I recently presented graphite and wash drawings of detritus alongside a photograph of that same detritus in the landscape, and the object itself. The object was a discarded McDonalds drinks lid and straw, crushed and muddied. Ubiquitous and abject, as any litter that has had body fluids pass over it is in these times of global pandemic. The effect of showing large, formal drawings of that object is to elevate it so that it is not immediately recognised for what it is. Those commenting on the curation all said that they saw the drawings first followed by the photograph, perhaps drawn in by the colour, and finally the object on the shelf. With hindsight I feel I should have placed the object further away from the drawings, perhaps at a much lower level or even on the floor. The drawings measure 59 x 84 cm but could have been bigger still, creating a greater contrast. To have had that greater space between drawing, photograph and object might have led away from the comparison with Joseph Kosuth’s 1965 One and Three Chairs.

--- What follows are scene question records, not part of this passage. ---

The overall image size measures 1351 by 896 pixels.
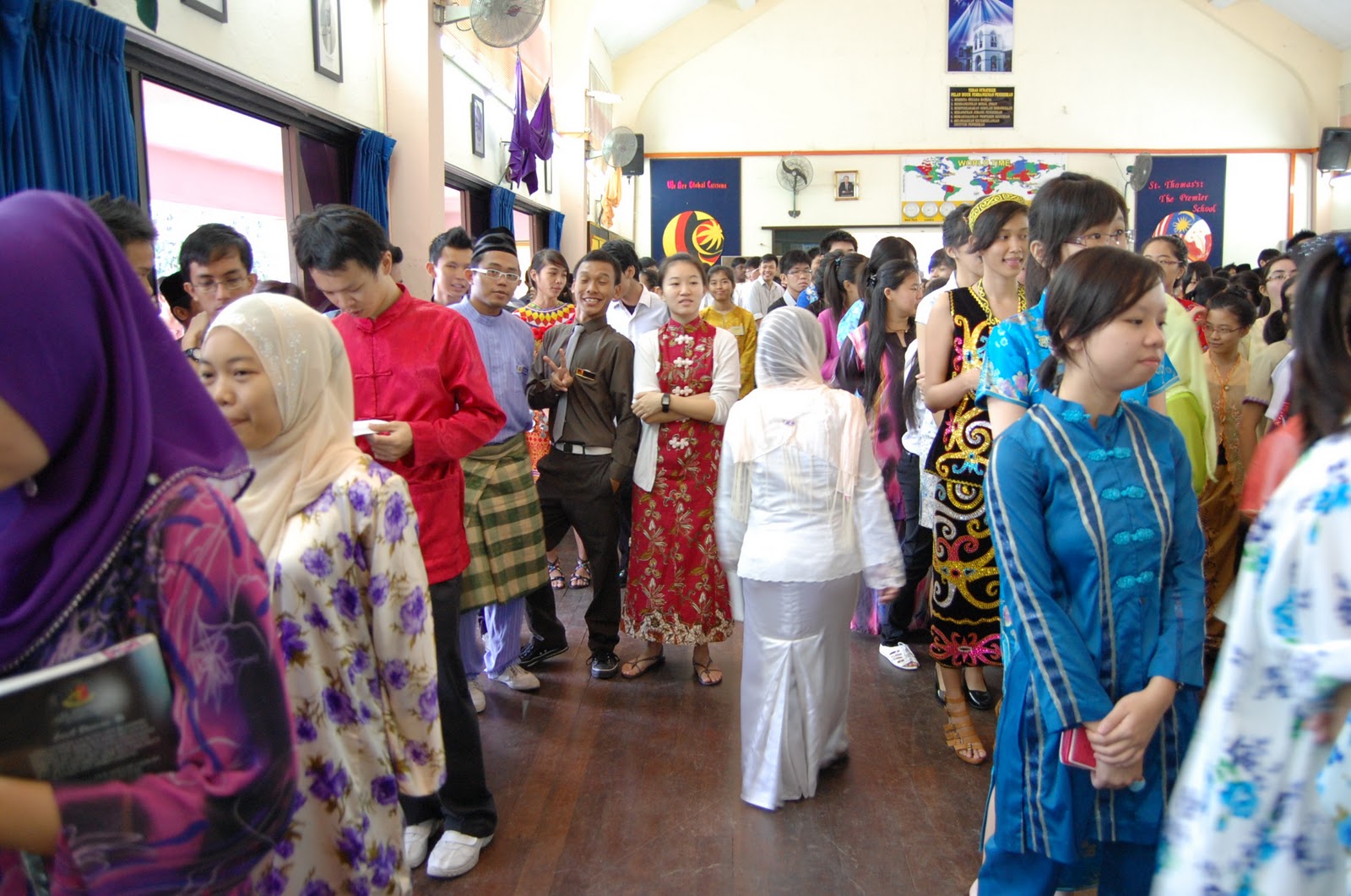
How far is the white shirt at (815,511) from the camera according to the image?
7.53ft

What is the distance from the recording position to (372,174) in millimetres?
5262

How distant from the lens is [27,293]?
0.71 meters

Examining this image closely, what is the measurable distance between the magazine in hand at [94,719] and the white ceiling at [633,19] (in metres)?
10.5

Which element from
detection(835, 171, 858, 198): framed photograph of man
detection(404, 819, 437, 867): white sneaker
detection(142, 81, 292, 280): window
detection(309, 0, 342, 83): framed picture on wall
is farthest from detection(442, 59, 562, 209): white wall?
detection(404, 819, 437, 867): white sneaker

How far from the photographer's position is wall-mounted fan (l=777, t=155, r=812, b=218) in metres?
12.2

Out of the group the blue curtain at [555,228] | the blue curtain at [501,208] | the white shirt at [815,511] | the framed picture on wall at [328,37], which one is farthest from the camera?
the blue curtain at [555,228]

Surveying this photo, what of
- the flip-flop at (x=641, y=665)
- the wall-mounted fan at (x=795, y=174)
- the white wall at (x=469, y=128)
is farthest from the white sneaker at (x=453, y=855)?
the wall-mounted fan at (x=795, y=174)

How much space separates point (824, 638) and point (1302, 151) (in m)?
13.3

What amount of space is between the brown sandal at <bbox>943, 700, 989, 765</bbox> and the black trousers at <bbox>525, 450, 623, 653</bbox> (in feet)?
3.84

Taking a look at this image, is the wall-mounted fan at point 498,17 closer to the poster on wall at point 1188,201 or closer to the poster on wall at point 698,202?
the poster on wall at point 698,202

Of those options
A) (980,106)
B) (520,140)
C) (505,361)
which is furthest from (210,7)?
(980,106)

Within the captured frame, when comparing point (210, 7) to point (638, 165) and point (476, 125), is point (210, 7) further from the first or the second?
point (638, 165)

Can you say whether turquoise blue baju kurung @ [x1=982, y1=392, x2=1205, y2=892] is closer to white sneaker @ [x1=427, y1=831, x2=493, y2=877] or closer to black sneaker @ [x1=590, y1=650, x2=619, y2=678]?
white sneaker @ [x1=427, y1=831, x2=493, y2=877]

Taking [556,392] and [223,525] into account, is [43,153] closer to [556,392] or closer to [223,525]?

Following this work, I have been encouraged to revisit my earlier series of drawings of the ancient beech hedge that borders Byway 745, embarking on a large drawing in the studio that incorporates all six into a 7metre long frieze. This echoes the horizontality of the form as it overhangs the sunken lane and the logistics of working on the floor rolling out a section at a time also embeds the horizontal into the work.
I intend to juxtapose photographs and objects with this drawing as well. I have a huge collection of photographs of detritus dropped as people pass beneath these trees that form the boundary between public and private land. It is a record of human movement along the public Byway, the same movement that is causing an acceleration of the erosion that undercuts the trees ever more rapidly. The litter is tidied up by me and no one else, becoming a form of hoard. It is predominantly made of plastic which will photodegrade but not biodegrade. Plastic gets smaller and smaller but does not turn into something else and fragments of it discarded in this landscape will eventually find themselves in the sea and in future rock strata. As Heather Davis writes in her 2015 essay Life and Death in the Anthropocene: A Short History of Plastic it exists ‘outside of death and life. It seals off the cyclical mechanisms of circulating matter, clinging desperately to an identity that reaches far beyond biological time into geological time.’





By placing these images in some form of horizontal arrangement below the formal drawing of the stately trees, I intend to make a link between the use of this specific landscape and the wider issues of plastic waste and abuse of the environment. My hoard of abject litter can also be incorporated into the final curation – an area needing much more thought and research.



The description of the insidiousness of the plastic and it’s desperate clinging on to survive as it gets smaller and smaller is fascinating. And your drawing of the McDonalds drink lid and straw looks organic, looks natural. Great to see the drawigs.